The investors set fire to wooden boxes, papers and tyres to ventilate their anger. They also chanted slogans against Finance Minister A M A Muhith, Bangladesh Bank Governor Atiur Rahman and DSE president Shakil Rizvi, and demanded their immediate resignation, blaming them for the current market debacle.
At one point, the aggrieved investors engaged in altercation with the law enforcers, and chase and counter chase between police and investors took place for a while. Police, however, took the situation under control without any major untoward incident.
The investors also urged the brokerage houses to suspend share trading today (Monday) and urged all to abstain from trading activities.
They also threatened to go for countrywide agitation after the Eid-ul-Azha, if the government fails to bring back normalcy in the market before Eid.
The investors blamed the finance minister for his continuous 'contradictory and negative comments' on the market.
"The finance minister Thursday said it's a strange market, and there is no market in the world like it.
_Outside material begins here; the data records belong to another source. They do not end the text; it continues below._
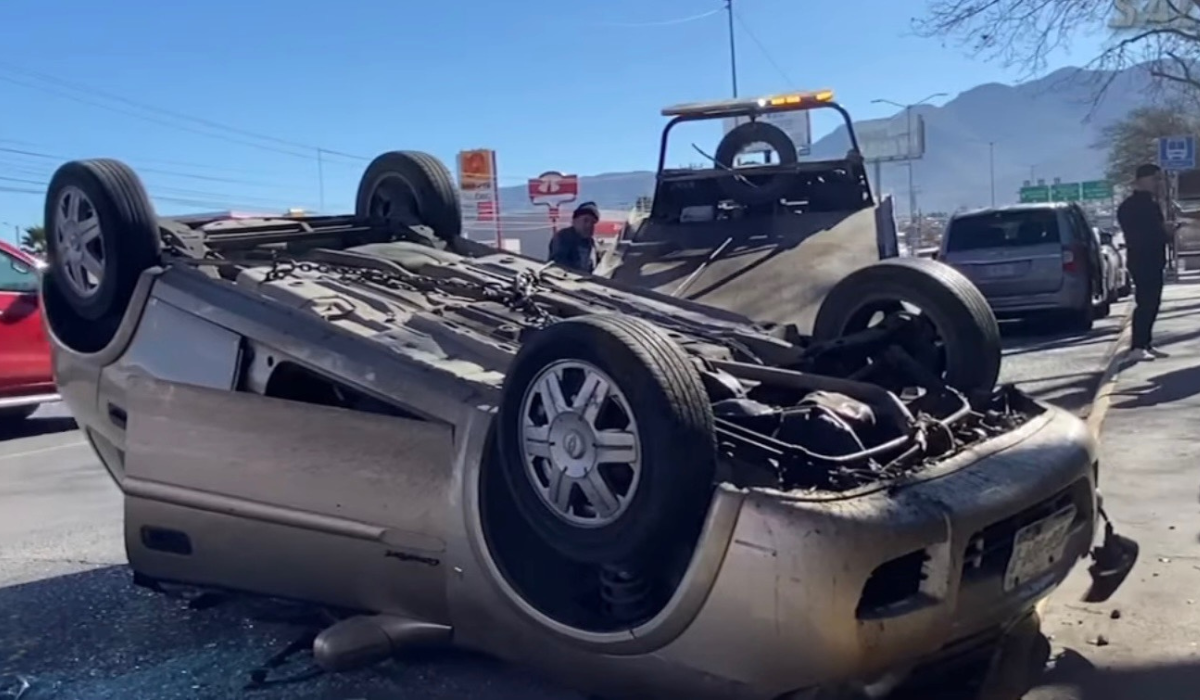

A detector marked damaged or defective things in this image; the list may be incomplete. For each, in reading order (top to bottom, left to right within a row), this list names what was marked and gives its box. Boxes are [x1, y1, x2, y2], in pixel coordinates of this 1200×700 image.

overturned silver suv [42, 90, 1136, 696]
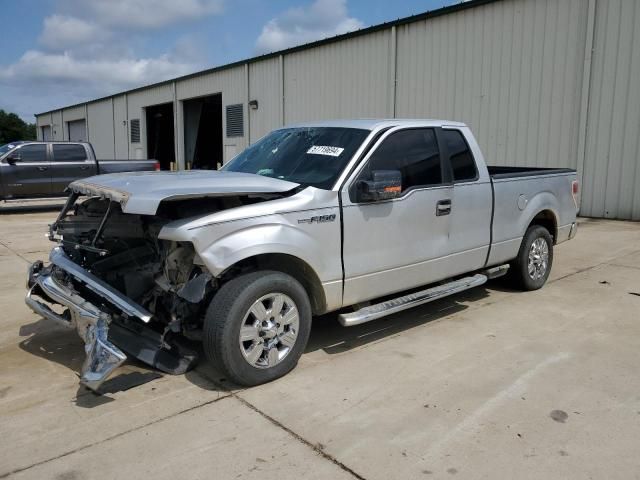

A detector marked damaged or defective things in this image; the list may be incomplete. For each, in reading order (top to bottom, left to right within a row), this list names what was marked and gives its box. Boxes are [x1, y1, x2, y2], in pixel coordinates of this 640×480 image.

crumpled hood [69, 169, 298, 214]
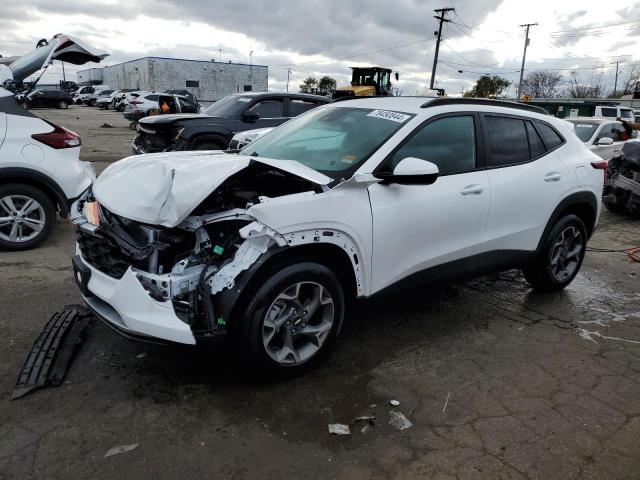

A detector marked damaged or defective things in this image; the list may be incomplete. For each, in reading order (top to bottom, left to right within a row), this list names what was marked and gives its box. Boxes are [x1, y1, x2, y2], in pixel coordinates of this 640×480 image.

detached fender [0, 167, 70, 216]
crumpled hood [92, 154, 332, 229]
detached fender [536, 189, 600, 253]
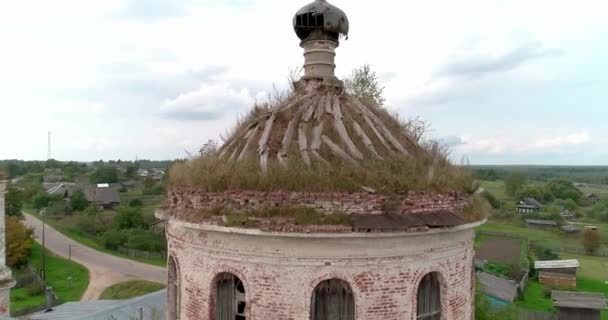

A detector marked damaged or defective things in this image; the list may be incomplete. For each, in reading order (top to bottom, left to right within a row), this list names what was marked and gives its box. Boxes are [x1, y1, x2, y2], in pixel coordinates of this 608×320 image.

broken roof edge [164, 214, 486, 239]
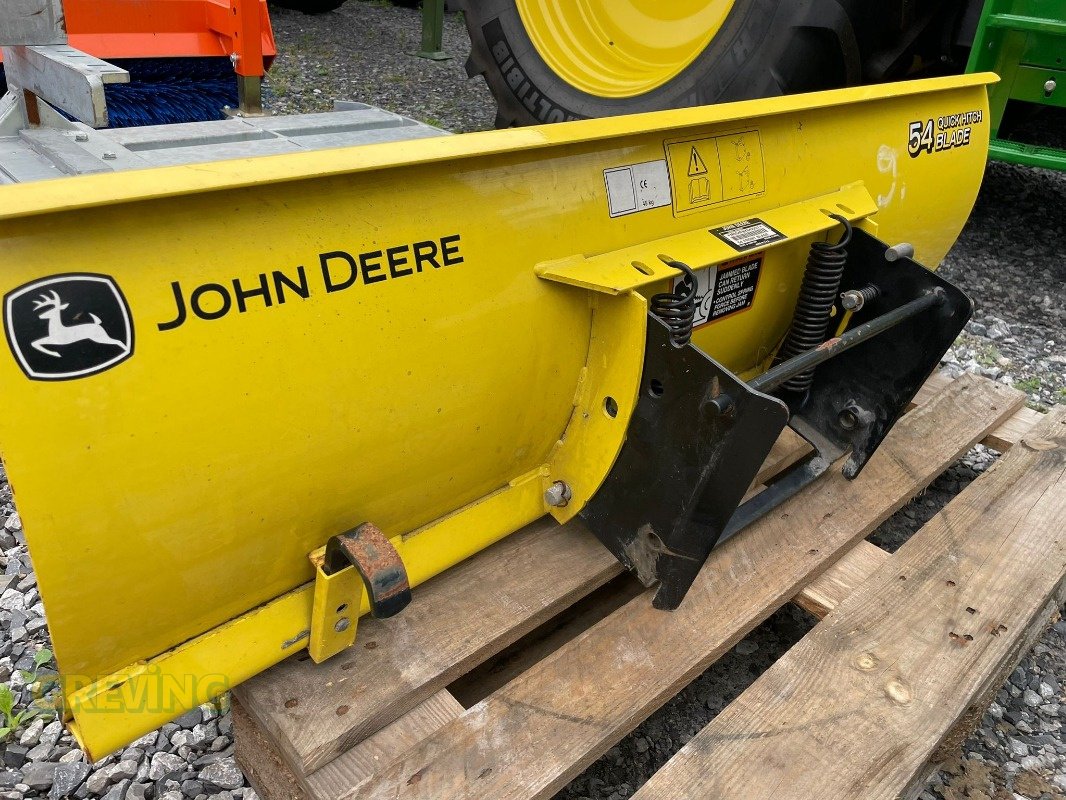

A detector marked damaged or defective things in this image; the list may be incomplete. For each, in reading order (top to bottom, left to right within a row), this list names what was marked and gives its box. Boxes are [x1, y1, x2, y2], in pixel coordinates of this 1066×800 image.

rusty bolt [544, 482, 568, 506]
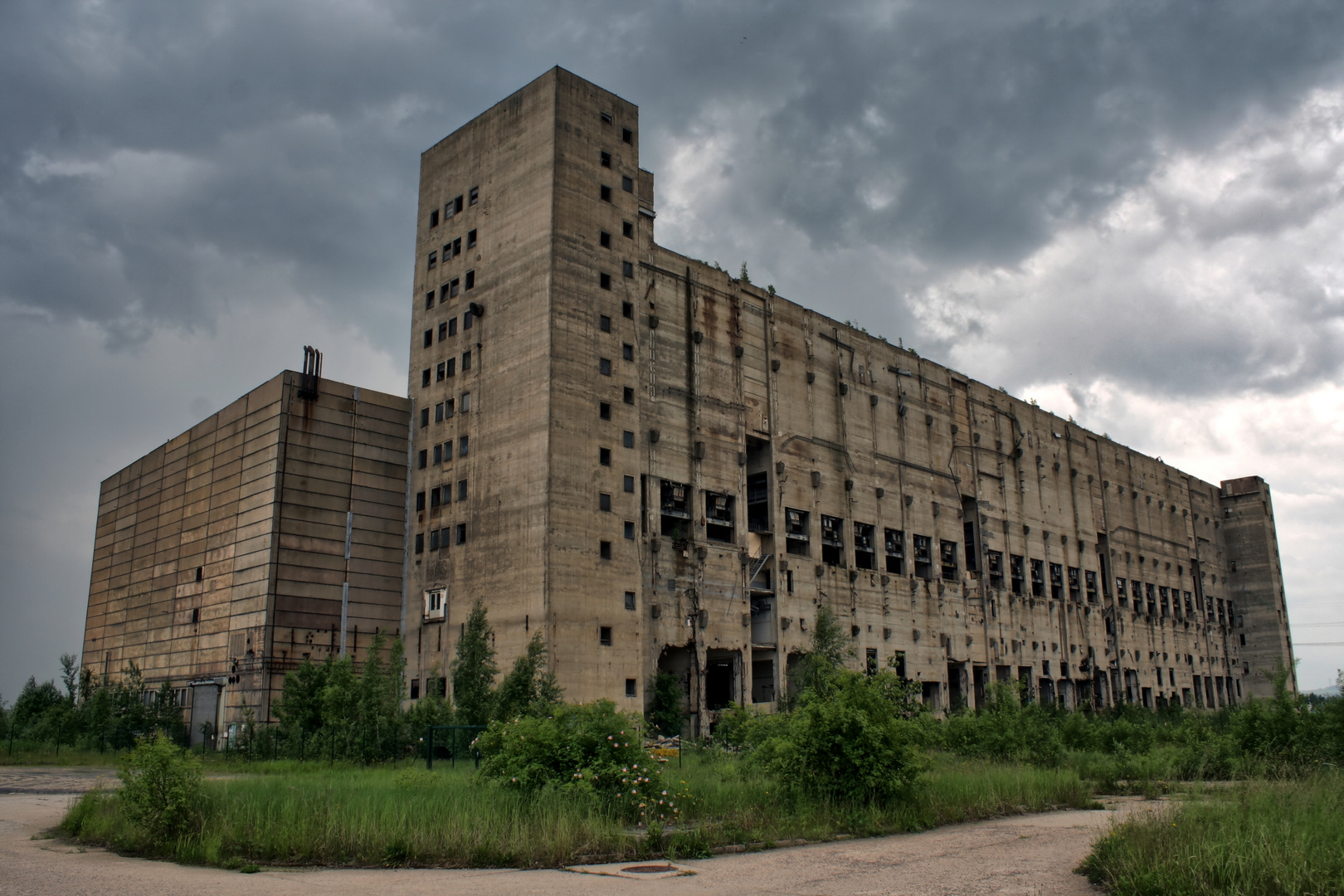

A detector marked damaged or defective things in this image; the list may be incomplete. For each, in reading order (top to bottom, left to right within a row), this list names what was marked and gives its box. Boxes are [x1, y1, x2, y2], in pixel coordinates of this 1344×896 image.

broken window [660, 485, 690, 538]
broken window [700, 494, 733, 541]
broken window [743, 475, 763, 531]
broken window [786, 511, 806, 554]
broken window [816, 514, 836, 564]
broken window [856, 521, 876, 571]
broken window [883, 524, 909, 574]
broken window [909, 538, 929, 581]
broken window [936, 538, 956, 581]
broken window [982, 551, 1002, 591]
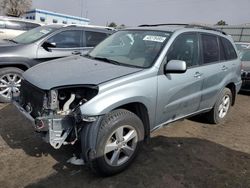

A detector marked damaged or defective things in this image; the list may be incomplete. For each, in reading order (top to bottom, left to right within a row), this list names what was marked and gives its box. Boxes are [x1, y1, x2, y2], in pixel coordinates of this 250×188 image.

crumpled front end [14, 80, 98, 149]
damaged silver suv [13, 24, 242, 176]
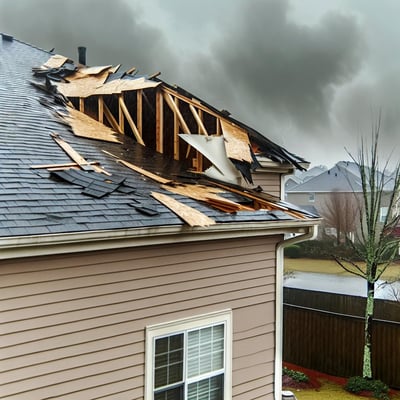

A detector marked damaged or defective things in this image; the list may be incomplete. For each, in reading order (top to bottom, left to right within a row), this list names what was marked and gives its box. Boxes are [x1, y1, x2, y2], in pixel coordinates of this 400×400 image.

torn roofing material [0, 34, 318, 238]
damaged roof [0, 33, 318, 241]
broken fascia board [179, 134, 241, 184]
broken fascia board [220, 119, 252, 164]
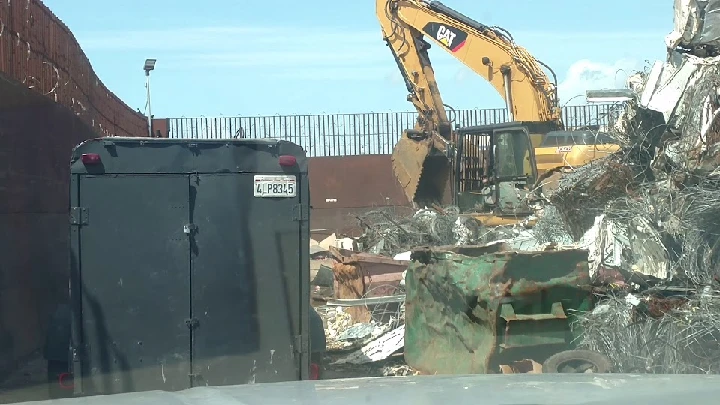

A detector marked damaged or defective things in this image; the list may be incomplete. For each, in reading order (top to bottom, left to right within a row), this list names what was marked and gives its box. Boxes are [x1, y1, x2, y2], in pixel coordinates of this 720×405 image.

green rusted container [402, 243, 592, 372]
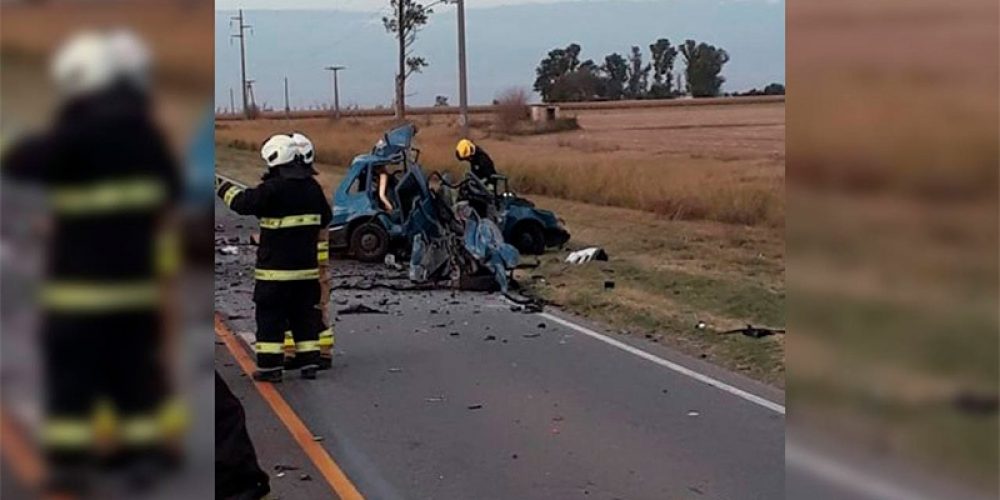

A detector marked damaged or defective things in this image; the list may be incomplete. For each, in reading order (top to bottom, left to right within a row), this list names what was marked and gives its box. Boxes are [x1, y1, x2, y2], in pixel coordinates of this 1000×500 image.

wrecked blue vehicle [330, 124, 572, 262]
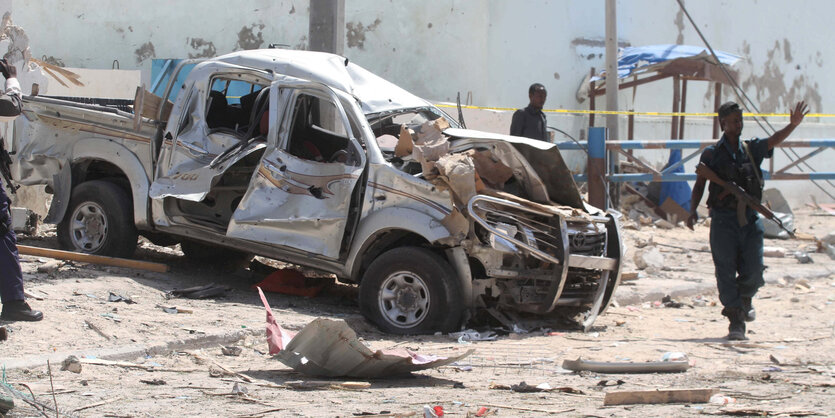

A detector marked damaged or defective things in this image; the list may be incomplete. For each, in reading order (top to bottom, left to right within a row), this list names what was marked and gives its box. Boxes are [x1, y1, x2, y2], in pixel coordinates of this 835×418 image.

destroyed pickup truck [9, 49, 624, 334]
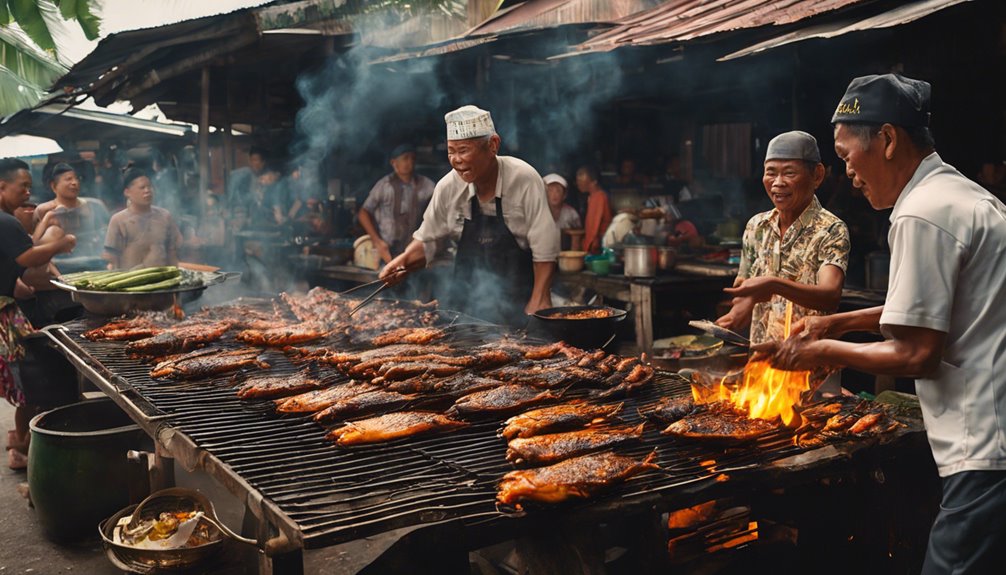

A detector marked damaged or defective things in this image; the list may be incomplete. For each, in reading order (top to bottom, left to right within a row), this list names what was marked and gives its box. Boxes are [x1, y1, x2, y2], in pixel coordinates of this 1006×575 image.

rusty roof sheet [579, 0, 869, 51]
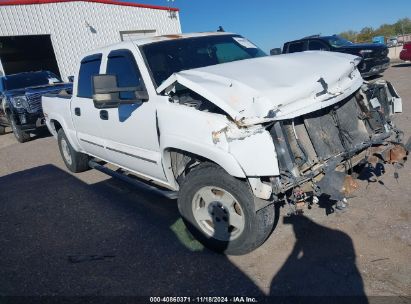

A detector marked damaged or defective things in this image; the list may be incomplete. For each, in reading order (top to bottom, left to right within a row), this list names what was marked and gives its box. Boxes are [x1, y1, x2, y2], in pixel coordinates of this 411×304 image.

crumpled hood [158, 51, 364, 126]
damaged front end [270, 79, 408, 210]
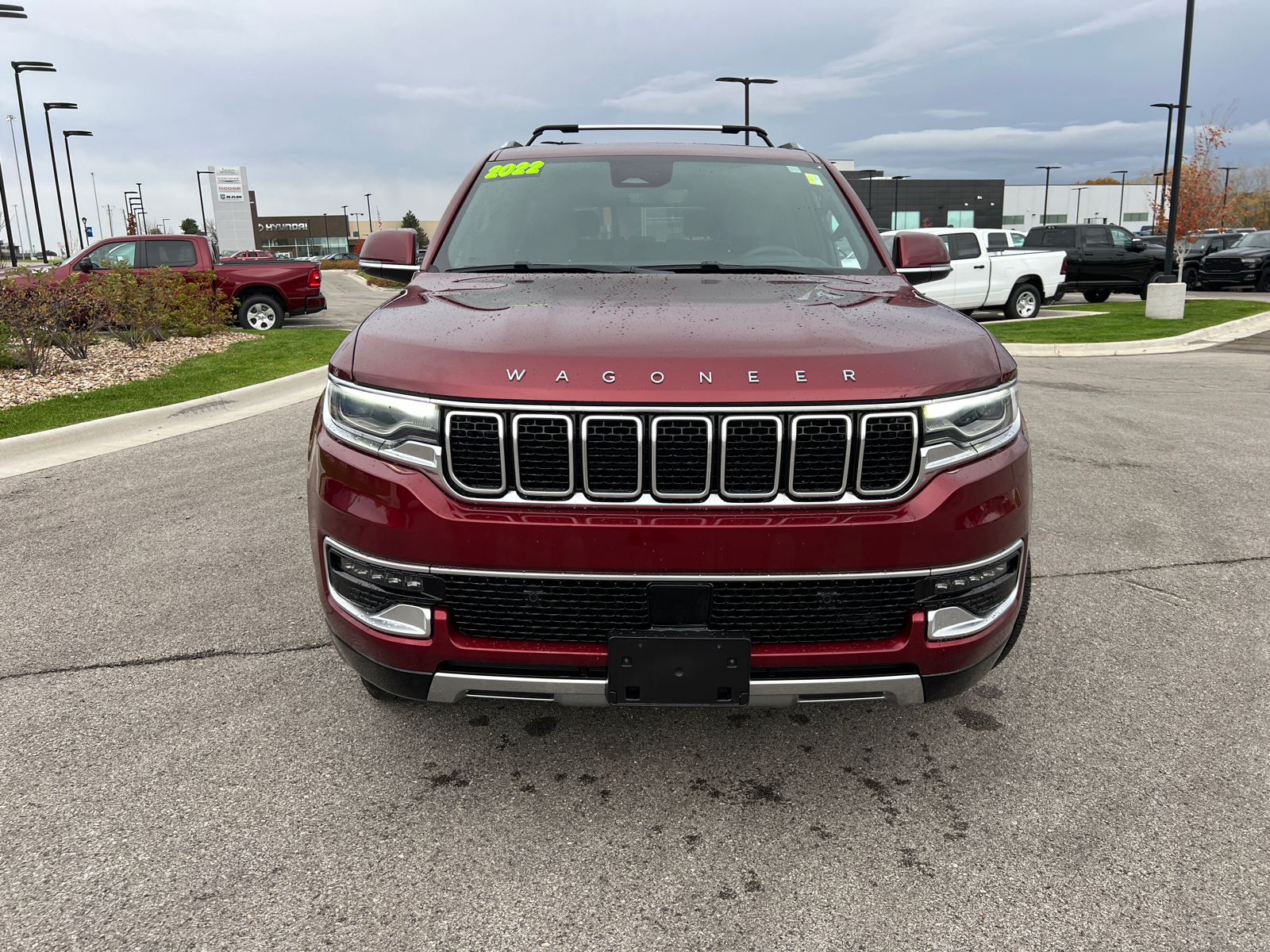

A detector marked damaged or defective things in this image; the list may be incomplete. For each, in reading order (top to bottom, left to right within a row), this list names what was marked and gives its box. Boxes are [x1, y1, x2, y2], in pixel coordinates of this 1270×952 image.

missing license plate [606, 631, 749, 708]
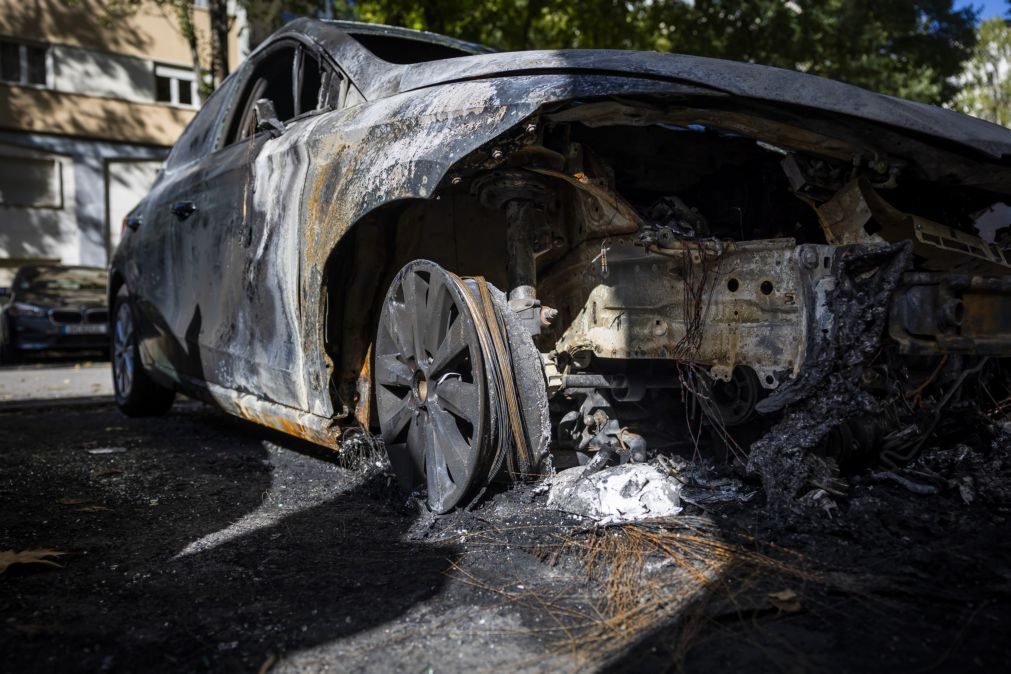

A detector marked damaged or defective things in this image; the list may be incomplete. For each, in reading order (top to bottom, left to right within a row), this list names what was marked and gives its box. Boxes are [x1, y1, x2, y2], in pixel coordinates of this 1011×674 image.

burned car [0, 264, 108, 363]
burned car [110, 17, 1011, 511]
charred car body [110, 19, 1011, 511]
rusted car hood area [400, 47, 1011, 161]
His comments about the market are rubbish. He should not say anything about the market," said an angry investor in front of the DSE.
The BSMIUC leaders criticised the latest comments of the World Bank (WB) and the International Monetary Fund (IMF) for the continuous market fall.
They also blamed the central bank governor for not making further investment of banks, saying he is also responsible for the situation.
The investors demanded immediate investment of the banks' promised fund to save them from further loss, as the banks and institutional investors are yet to become active in the market.
The demonstrators sought immediate intervention of Prime Minister Sheikh Hasina to restore normalcy in the market, as repeated promises and regulatory measures failed to revive the investors' confidence.
The investors said they have lost almost 90 per cent of their capital due to the latest market slump.
Later, they brought out a procession to the Shapla Square. However, no major untoward incident took place because of strong vigilance of the law-enforcers.
"Speculations over the comments by the WB and the IMF created panic among small investors, and they sold off shares fearing further loss," said a stock broker.